TEXT BLOCK
In “How Can Communication Technology Encourage Civility?”, Derek Powazek suggests that the way we design websites might do something to increase online civility.
In my experience, the visual language of a website can have a huge impact on the tone of the conversation it produces. This just scratches the surface of how color theory effects participation, but it’s a good start. The core lesson is to consider the kind of interaction you seek and make sure the visual design reinforces that experience. When the interaction demands one thing (say, creativity) and the design encourages the opposite (by using red, for example), people can have a negative reaction without being aware of the connection.
Cory Doctorow’s “Teaching Computers Shows Us How Little We Understand About Ourselves” explains how something as simple as naming conventions, which we humans can navigate with relative ease, pose significant problems for computers. And he uses his own family as an example of how ambiguous and complicated names can be:
…the most interesting argument about ”real name” policies is the realization that there’s no easy single definition of ”real name” that doesn’t leave an appreciable slice of people out in the cold. Take my family, for example: our surname was Doctorovitch (or Doctorowicz, or Doctorowitch, or some other transliteration of the Cyrillic characters my grandfather’s family would have used to write down their name in Belarus, if they’d been literate and had had a lot of government forms to fill in). My father was born in Azerbaijan after his parents deserted from the Red Army. They called him Genyek, which is a diminutive form of Evgeny, though it’s not clear whether they ever called him Evgeny. It hardly matters, because they mostly called him Gadalya, a Jewish name with a bit of Yiddish and Hebrew in its origin, until he came to Canada when he was six and was given the ultra-Canadian anglicized name ”Gordon.” My dad’s father was born Avram, which was anglicized as ”Abraham” (naturally enough), but his first employer called him ”Bill,” because that was a more ”Canadian” name. It stuck, and his Canadian citizenship papers read ”Abraham William Doctorow,” though no one ever called him ”William.”
I’ve long held the opinion that visual web design editors (i.e., Dreamweaver) are inherently flawed, and that you’re far better off learning how to write HTML/CSS/JS code by hand (or with the help of a text-based IDE). Web design is simply too fluid, especially once you get into responsive web design, for visual editors. However, if this preview is any indication, Macaw might just cause me to change my mind. I’m not sure if I’d ever use it personally — I’m too wedded to a process that I’ve spent years perfecting — but for new designers, this might be a legitimate godsend.

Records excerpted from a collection
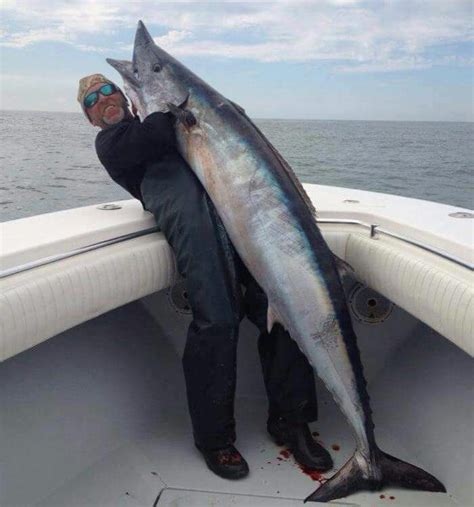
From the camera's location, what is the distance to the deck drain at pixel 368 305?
2.83m

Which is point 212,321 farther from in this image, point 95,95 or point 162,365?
point 95,95

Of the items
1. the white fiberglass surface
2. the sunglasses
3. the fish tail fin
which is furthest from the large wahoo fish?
the sunglasses

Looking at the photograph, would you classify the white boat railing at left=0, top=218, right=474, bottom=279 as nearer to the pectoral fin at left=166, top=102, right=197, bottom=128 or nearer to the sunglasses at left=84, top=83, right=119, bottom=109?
the pectoral fin at left=166, top=102, right=197, bottom=128

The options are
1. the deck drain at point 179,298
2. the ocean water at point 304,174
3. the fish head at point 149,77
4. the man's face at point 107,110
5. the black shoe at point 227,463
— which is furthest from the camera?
the ocean water at point 304,174

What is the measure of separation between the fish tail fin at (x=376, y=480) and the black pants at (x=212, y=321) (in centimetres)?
34

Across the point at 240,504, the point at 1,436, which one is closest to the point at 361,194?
the point at 240,504

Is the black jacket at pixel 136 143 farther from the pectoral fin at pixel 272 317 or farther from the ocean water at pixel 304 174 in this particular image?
the ocean water at pixel 304 174

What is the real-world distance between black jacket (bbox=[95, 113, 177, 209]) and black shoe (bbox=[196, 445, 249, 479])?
1.21 metres

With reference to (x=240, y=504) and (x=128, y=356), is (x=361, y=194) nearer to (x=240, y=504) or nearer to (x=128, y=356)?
(x=128, y=356)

LIST OF TASKS
1) List the spellings that the text on web design and names gives for the Doctorow family's earlier surname.
2) From the text on web design and names, print the stretch from "I’ve long held" through "a legitimate godsend.".

SOLUTIONS BELOW
1)
Doctorovitch
Doctorowicz
Doctorowitch

2)
I’ve long held the opinion that visual web design editors (i.e., Dreamweaver) are inherently flawed, and that you’re far better off learning how to write HTML/CSS/JS code by hand (or with the help of a text-based IDE). Web design is simply too fluid, especially once you get into responsive web design, for visual editors. However, if this preview is any indication, Macaw might just cause me to change my mind. I’m not sure if I’d ever use it personally — I’m too wedded to a process that I’ve spent years perfecting — but for new designers, this might be a legitimate godsend.